O BMX (Bicycle Moto Cross ou Bicicleta de Modalidade Extrema) é um

esporte praticado numa bicicleta pequena, de aro 20” e implica na execução de corridas,

saltos e manobras em rampas ou no solo; mais especificamente em half-pipes, rampas,

nas ruas ou circuitos fechados. Possui estilos variados, sendo os dois principais o

Racing (corrida) e o Freestyle (estilo livre).
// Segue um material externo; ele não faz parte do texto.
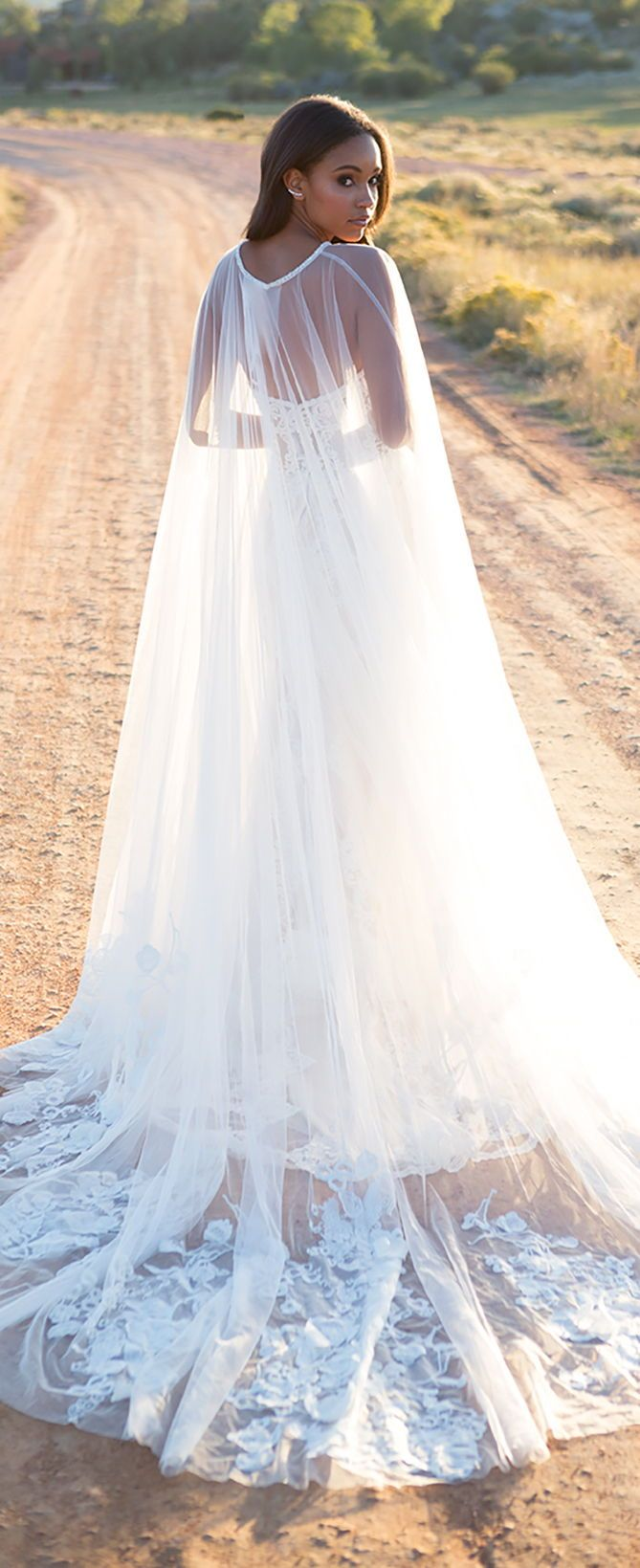 Wedding dress with cape by Allure Bridals #ad @allurebridals ...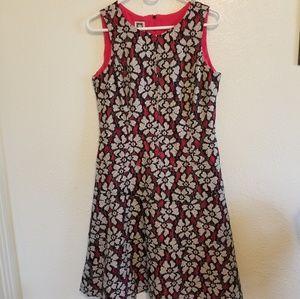 Anne Klein Floral Sleeveless Overlay A-Line Dress
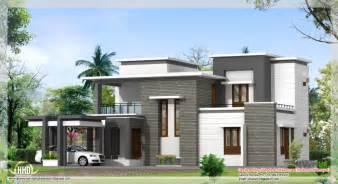low cost home interior design ideas home design sq contemporary villa plan and elevation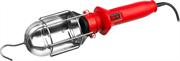 ЗУБР 60 Вт/220 В, 5 м, выключатель, светильник переносной 61802_z01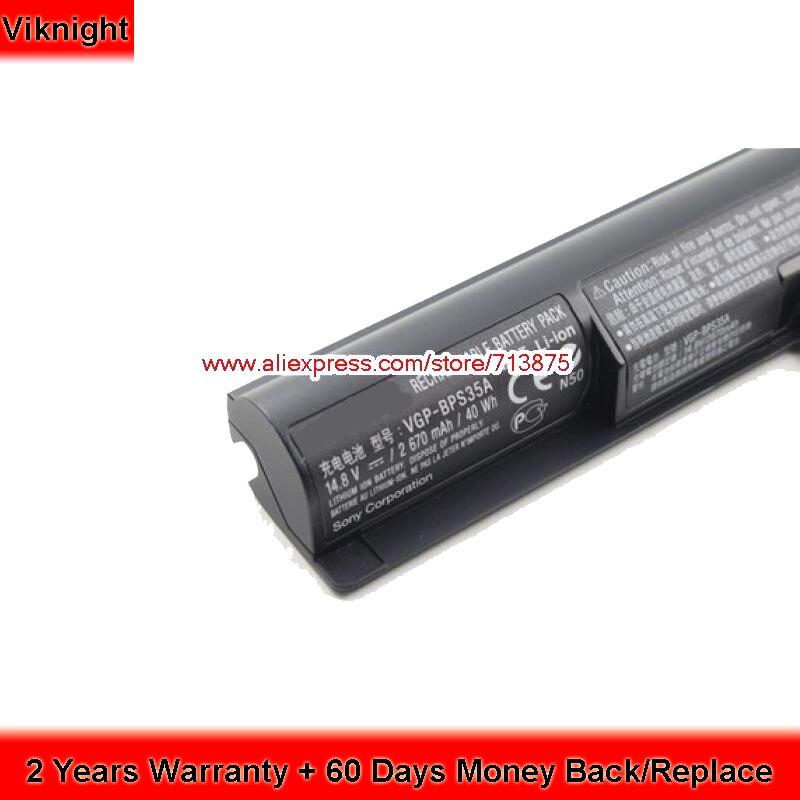 цена на Original VGP-BPS35A Battery For Sony Vaio SVF152C29M 14E 15E SVF1421X2EB SVF15217SC SVF152A29M Laptop Battery 14.8V 2670mAh 40Wh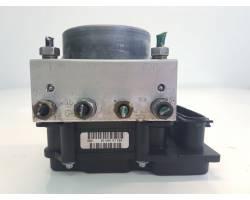 8200559748 / 0265231802 ABS RENAULT Modus 1° Serie 1200 Benzina D4FD7 120.000 Km 55 Kw  (2006) RICAMBI USATI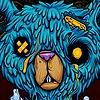 promise0013's avatar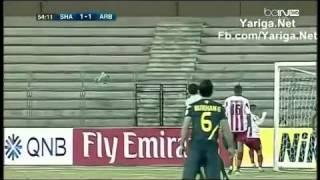 Shabab Al Ordon 1-3 Erbil s.c -  AFC Cup 2014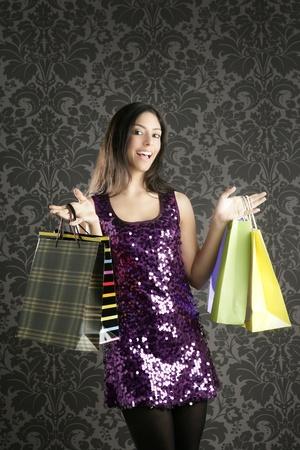 indian sexy: Shopaholic fashion woman colorful bags retro dark gray wallpaper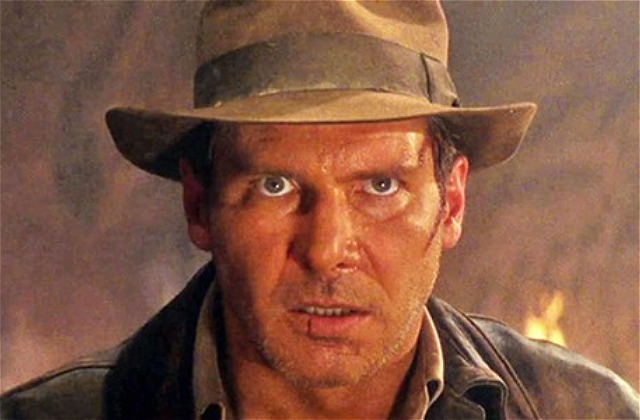 Everything We Know About Indiana Jones 5 - cover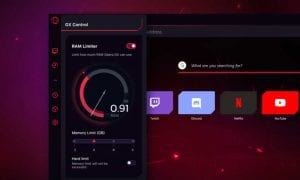 Opera GX Gaming Browser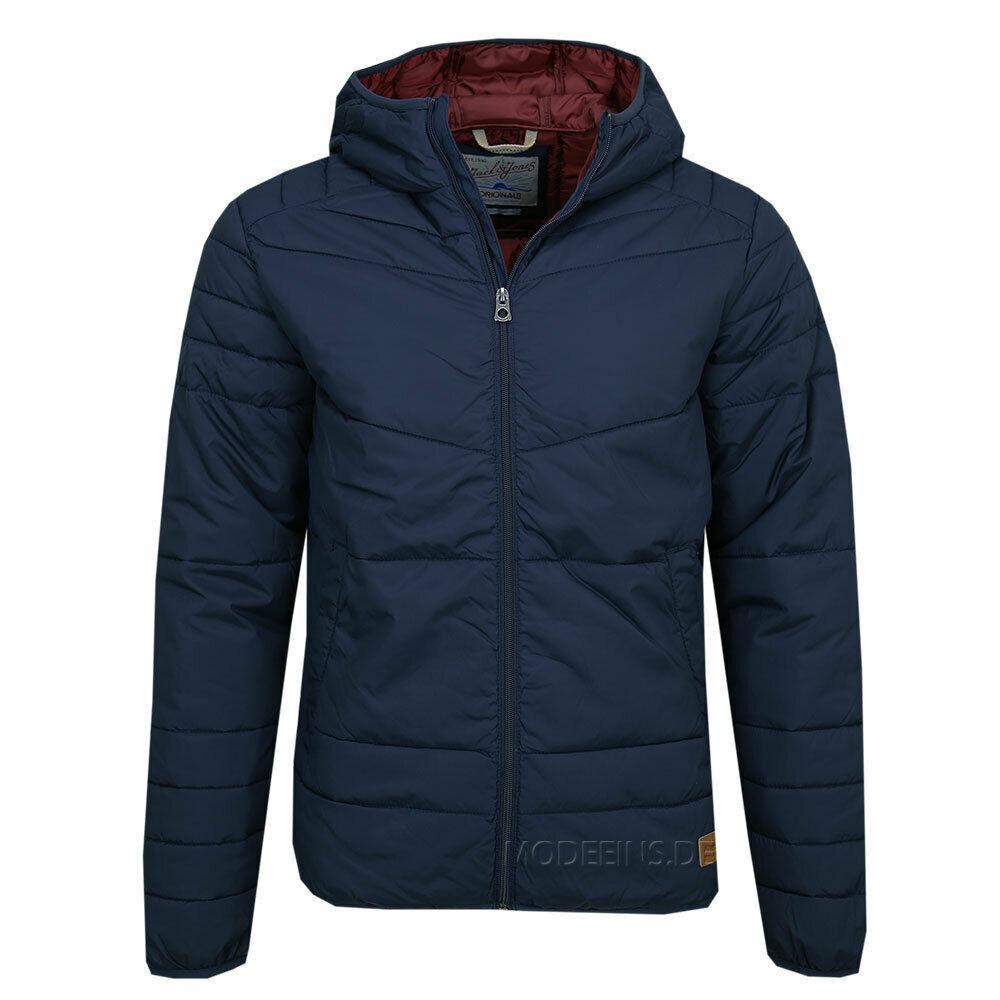 JACK & JONES JACKE BOMB PUFFER JACKET  Gr.S,M,L,XL,XXL - Jack & Jones
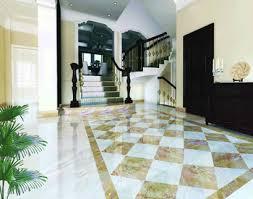 Famous Brand Tiles Popular As Floor Sri Lanka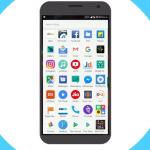 A'dan Z'ye: Yeni mobil işletim sistemi Android P!
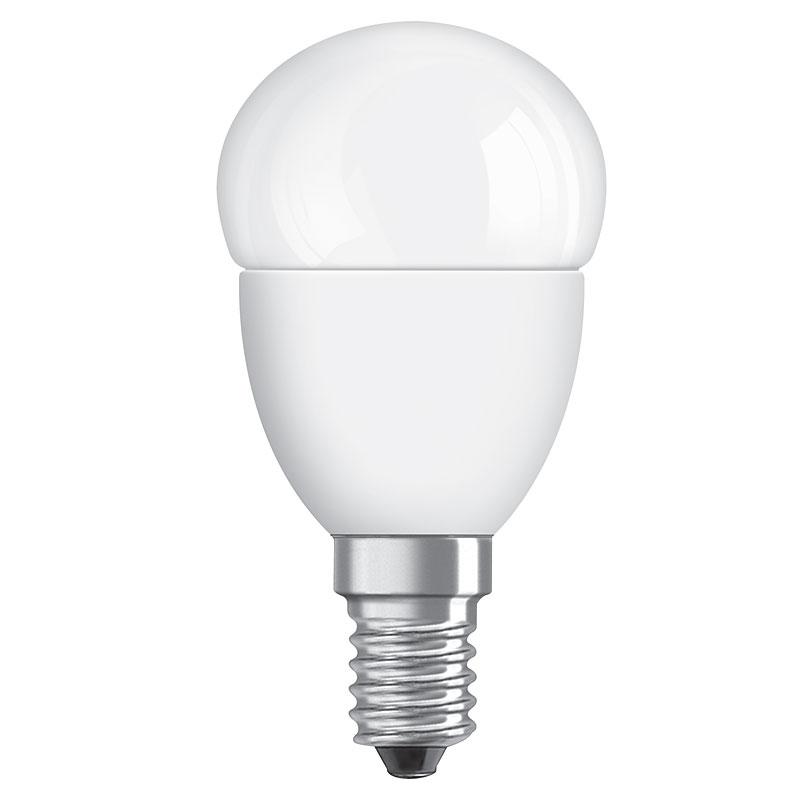 led lampe osram e14 6w ersatz f r 40 watt 470 lumen. Black Bedroom Furniture Sets. Home Design Ideas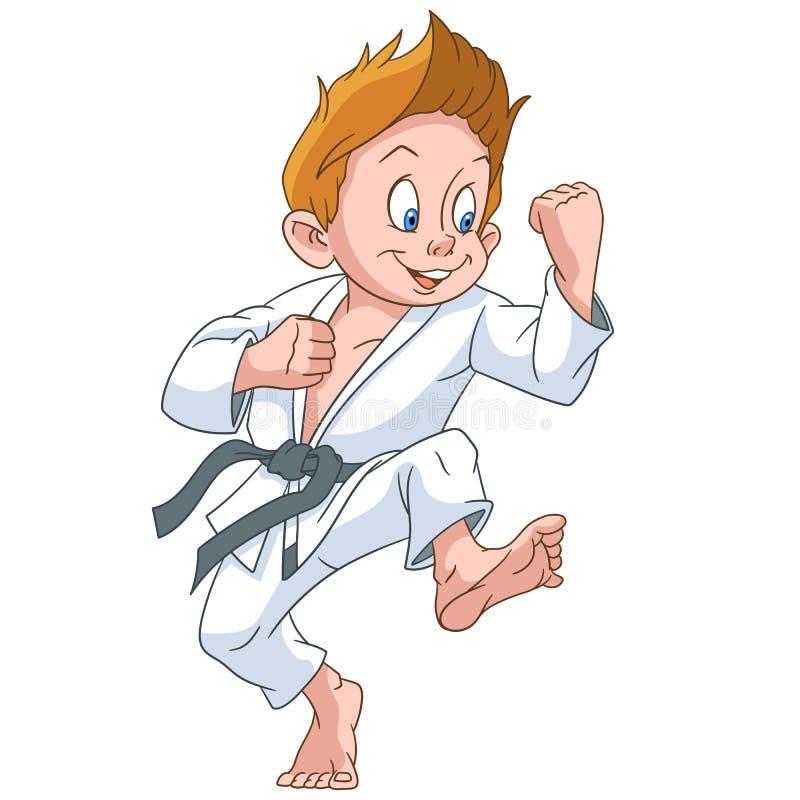 Garçon de karaté de bande dessinée illustration stock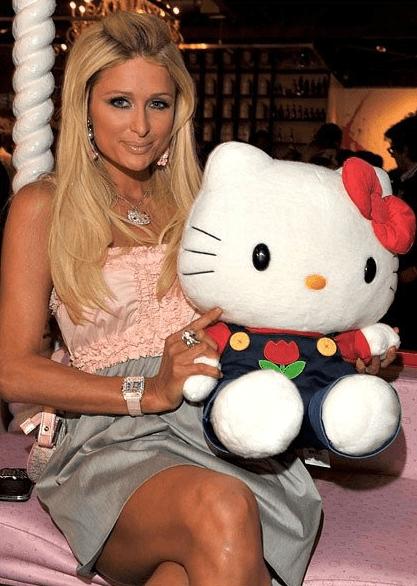 Пэрис Хилтон и Hello Kitty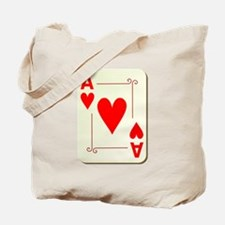 Ace of Hearts Playing Card Tote Bag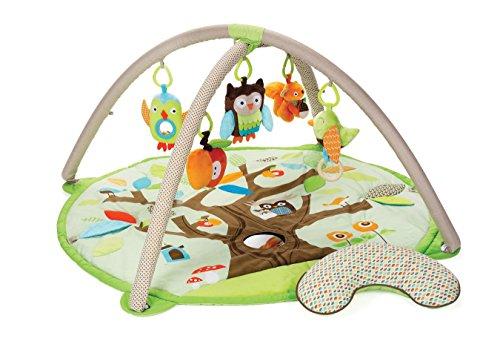 Skip Hop Treetop Friends - Gimnasio de actividades para bebé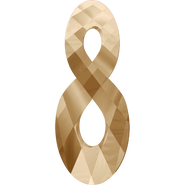 Swarovski Pendant 6792 - 18mm, Crystal Golden Shadow (001 GSHA), 48pcs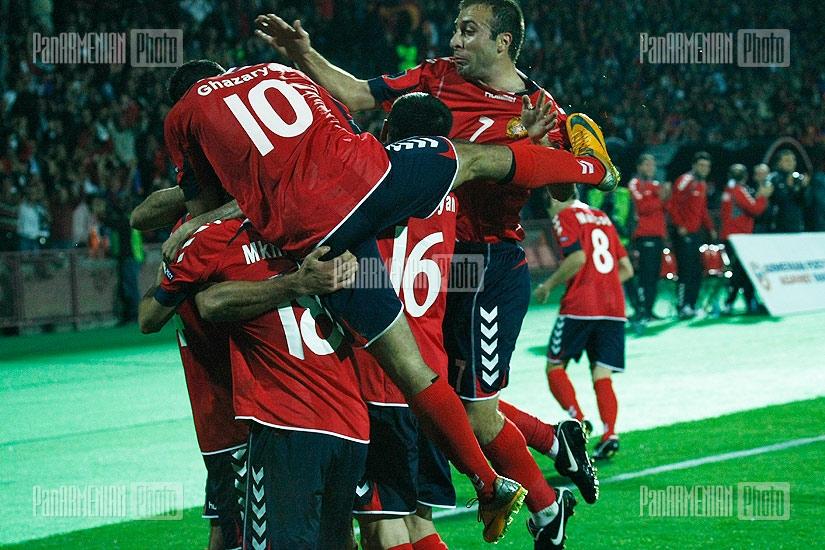 Armenia-Macedonia Euro 2012 Qualifying Match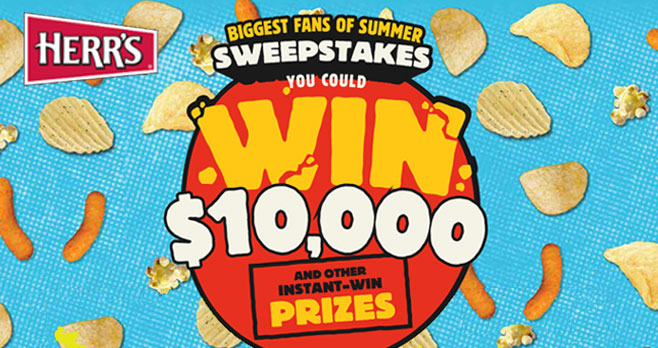 This summer, Herr Foods is celebrating their fans with an instant win game full of over 10,000 great prizes to take your summer to the next level, including a chance to win the grand prize of $10,000!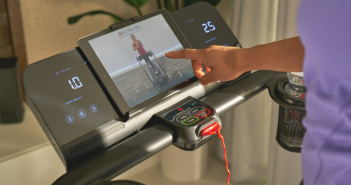 Echelon Fitness Launches New At-Home Device In UK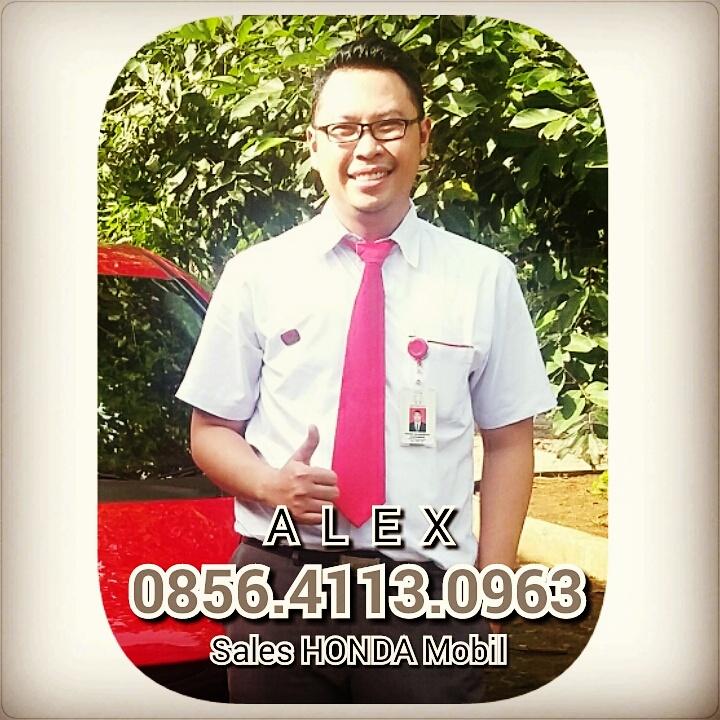 Sales Marketing Mobil Dealer Honda Salatiga Alex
O estilo livre, por sua vez, se apresenta sob

cinco modalidades de prática: o Street, Vertical, Mini Ramp, Dirt Jumping e Flatland,

sendo diferenciados pelo local e pela forma que são praticados. O primeiro é praticado

nas ruas ou em pistas que simulem os obstáculos encontrados ao ar livre, como degraus,

corrimãos, rampas, declives etc, combinando manobras de estilos diversos, a partir da

criatividade do piloto. O Vertical implica em manobras aéreas a partir de pistas de

concreto, os halfs, de tamanho superior. O Mini Ramp, apesar de praticado nos halfs,

limita-se às manobras com apoio de borda, normalmente de halfs de tamanhos e alturas

menores. O Dirt Jumping tem lugar nas pistas de terra, onde os pilotos realizam

manobras aéreas a partir de uma única rampa ou de uma sequência delas, o que se

denomina de trail. No geral, as manobras são conhecidas como back flip e 360º

backflip, back fli, tail, whip entre outras. Por fim, o Flatland, executa manobras no

solo, sem investidas aéreas, explorando a capacidade de equilíbrio e a criatividade

pessoal do esportista. Pode ser praticado com bicicleta de aro 20 ou em bicicletas

maiores. (http://www.clanbmx.blogspot.com; http://www.abbmx.com.br/bmxo%

20que%20e.htm e Diário de Campo).

Organizados em várias equipes os jovens estão presentes em diversos bairros,

especialmente na Zona Sudeste da cidade, nos bairros Dirceu Arcoverde e Renascença -,

Zona Sul – Saci, Parque Piauí, Monte Castelo -, Zona Leste – Satélite, Santa Bárbara –

e Zona Norte, mais fortemente no bairro Santa Maria da Codipe. O trabalho de campo

apontou, entretanto, que foi no bairro Dirceu que surgiram os primeiros praticantes,

como veremos a seguir Durante a pesquisa partilhamos de treinos e fizemos abordagens

às equipes: Atitude BMX, Cangaço BMX, Do Inferno BMX, Atentado BMX, Pajé

Bike, ADR BMX e Pro-Art BMX que praticam estilos variados. Acompanhamos de

perto e de modo prioritário o estilo Dirt Jump, junto às equipes que treinavam juntas na

rampa do bairro Renascença, em torno do CBMXPI.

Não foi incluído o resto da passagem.